Murlocs often try to serve magnataur in an effort to save their own lives, and it occasionally works for a while. Most of the time, though, magnataur can’t resist the taste of murloc and end up eating their slaves. Furbolgs know to hide from magnataur attacks, and magnataur find them irritating to hunt, and thus only the most desperate or skilled of magnataur try to hunt a furbolg. Magnataur have few allies, even with other Magnataur, but they seem to tolerate the arctic kobolds.
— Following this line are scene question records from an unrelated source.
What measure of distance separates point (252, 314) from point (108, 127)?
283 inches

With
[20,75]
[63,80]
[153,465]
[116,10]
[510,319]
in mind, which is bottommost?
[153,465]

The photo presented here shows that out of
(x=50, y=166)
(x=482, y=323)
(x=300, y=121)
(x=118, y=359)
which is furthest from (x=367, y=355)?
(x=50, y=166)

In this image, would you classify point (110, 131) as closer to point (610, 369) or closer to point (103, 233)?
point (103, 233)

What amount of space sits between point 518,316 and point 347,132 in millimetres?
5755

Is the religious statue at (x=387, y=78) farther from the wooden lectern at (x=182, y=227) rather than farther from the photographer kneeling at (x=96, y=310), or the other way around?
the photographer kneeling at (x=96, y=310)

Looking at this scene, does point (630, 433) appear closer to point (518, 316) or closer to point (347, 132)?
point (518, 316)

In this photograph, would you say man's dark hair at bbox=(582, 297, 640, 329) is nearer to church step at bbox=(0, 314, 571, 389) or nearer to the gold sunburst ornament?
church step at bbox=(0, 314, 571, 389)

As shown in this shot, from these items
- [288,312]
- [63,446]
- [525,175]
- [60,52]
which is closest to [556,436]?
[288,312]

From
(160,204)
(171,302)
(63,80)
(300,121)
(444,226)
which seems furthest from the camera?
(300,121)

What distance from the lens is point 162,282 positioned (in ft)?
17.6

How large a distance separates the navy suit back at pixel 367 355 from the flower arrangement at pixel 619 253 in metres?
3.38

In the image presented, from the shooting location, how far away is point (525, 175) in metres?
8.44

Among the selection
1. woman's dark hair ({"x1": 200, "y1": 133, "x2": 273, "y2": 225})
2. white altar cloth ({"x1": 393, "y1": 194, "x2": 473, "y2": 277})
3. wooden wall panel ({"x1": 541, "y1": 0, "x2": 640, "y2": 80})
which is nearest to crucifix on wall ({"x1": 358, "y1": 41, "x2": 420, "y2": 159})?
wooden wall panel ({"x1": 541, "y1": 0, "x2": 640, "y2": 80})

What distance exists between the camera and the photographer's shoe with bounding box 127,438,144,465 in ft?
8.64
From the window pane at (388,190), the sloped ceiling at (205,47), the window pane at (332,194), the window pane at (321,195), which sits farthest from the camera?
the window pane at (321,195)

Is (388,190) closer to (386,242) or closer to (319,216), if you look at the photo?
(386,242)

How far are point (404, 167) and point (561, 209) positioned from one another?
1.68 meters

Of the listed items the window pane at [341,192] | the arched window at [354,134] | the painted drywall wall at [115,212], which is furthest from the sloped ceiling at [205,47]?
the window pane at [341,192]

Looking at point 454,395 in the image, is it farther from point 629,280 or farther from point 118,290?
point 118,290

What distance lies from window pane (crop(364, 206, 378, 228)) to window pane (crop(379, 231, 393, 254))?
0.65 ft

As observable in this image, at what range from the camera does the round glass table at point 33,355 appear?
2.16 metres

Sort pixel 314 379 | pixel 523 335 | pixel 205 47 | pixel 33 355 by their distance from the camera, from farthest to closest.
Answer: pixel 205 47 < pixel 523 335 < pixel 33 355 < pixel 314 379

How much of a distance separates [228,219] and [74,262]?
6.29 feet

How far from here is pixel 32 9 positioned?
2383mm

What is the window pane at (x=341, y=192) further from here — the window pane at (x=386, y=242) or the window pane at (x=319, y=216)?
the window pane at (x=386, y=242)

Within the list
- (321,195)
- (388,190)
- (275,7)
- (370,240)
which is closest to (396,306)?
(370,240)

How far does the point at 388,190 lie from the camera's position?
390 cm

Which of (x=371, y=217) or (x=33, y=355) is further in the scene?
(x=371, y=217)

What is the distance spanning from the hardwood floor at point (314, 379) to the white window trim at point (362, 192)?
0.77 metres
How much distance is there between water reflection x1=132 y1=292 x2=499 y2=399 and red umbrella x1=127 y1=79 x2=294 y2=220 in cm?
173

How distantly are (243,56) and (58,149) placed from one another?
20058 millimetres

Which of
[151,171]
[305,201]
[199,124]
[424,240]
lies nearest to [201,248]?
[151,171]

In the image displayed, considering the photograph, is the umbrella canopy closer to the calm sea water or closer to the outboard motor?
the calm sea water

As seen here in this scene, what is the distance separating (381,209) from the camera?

Magnataur adventurers are rare, but a few have given up their life of raiding or whaling for a more fulfilling existence. With the growing threat of the Scourge, many magnataur are forced into a new way of thinking, and the wisest among their number realize that they may not be able to stand against the undead alone. It is also possible for a magnataur to be taught the value of more peaceful forms of shamanism or other faiths, much like Thrall taught the Darkspear trolls to curb their cannibalistic practices. Magnataur have a difficult time getting along with other races, but given time and effort, they could learn to adapt and teach others that they are different from the other creatures of their race. A magnataur adventurer is an exceptional individual, but adventurers are exceptions by default. ( )
Notable magnataur Edit
- Grom'thar the Thunderbringer
- Dammia Frostcut
- Dregmar Runebrand
- Gammothra the Tormentor
- Tormar Frostgut
- Gormok the Impaler
- Gortok Palehoof
- The Magnataur being the children of Cenarius has never been confirmed. They are most likely the mortal offspring of Mam'toth the deceased mammoth wild god.